_What you should do_: Copy out everything in the rows below from the line containing "From the scene in" down to the end of the rows, both ends included, with nothing changed.

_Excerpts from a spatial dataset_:
—————

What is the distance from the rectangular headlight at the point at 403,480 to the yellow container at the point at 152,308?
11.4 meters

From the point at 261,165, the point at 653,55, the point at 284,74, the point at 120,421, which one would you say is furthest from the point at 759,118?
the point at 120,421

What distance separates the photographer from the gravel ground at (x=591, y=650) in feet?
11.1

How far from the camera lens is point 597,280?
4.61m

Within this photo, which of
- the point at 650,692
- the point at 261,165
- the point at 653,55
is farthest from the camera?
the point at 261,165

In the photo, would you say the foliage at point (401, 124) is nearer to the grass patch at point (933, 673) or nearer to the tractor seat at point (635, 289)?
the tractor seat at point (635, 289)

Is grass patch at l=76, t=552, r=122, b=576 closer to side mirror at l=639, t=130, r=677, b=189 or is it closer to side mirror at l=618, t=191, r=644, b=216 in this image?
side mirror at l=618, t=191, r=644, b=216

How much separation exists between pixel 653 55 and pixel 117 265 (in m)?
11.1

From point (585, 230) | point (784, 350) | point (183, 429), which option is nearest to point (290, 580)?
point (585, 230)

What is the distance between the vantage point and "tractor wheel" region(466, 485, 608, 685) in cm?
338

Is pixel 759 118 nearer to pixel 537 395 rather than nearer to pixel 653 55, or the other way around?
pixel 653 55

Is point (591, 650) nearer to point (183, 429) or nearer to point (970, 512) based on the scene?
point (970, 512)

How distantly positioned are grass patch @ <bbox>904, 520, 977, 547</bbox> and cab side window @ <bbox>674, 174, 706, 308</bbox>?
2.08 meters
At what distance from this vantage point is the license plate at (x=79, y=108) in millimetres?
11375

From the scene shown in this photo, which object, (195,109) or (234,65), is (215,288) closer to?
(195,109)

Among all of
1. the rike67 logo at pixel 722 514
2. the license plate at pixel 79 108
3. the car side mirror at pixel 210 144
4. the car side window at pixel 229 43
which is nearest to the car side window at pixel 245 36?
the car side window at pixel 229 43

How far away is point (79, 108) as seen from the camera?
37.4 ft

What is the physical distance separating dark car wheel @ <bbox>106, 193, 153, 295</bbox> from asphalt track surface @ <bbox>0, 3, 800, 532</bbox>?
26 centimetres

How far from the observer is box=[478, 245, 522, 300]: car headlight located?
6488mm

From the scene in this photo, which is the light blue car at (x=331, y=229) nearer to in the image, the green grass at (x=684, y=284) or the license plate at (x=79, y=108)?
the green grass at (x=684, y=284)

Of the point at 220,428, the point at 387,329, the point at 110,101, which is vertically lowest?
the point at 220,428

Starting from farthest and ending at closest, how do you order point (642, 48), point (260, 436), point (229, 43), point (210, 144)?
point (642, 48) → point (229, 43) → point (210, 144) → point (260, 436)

—————

_Answer below_:
From the scene in this photo, which is the light blue car at (x=331, y=229) nearer to in the image, the green grass at (x=684, y=284) or the license plate at (x=79, y=108)?
the green grass at (x=684, y=284)

Of the point at 220,428, the point at 387,329, the point at 110,101, which is vertically lowest?
the point at 220,428

Starting from farthest and ending at closest, how do you order point (642, 48), point (260, 436), point (229, 43), point (210, 144)?
point (642, 48) → point (229, 43) → point (210, 144) → point (260, 436)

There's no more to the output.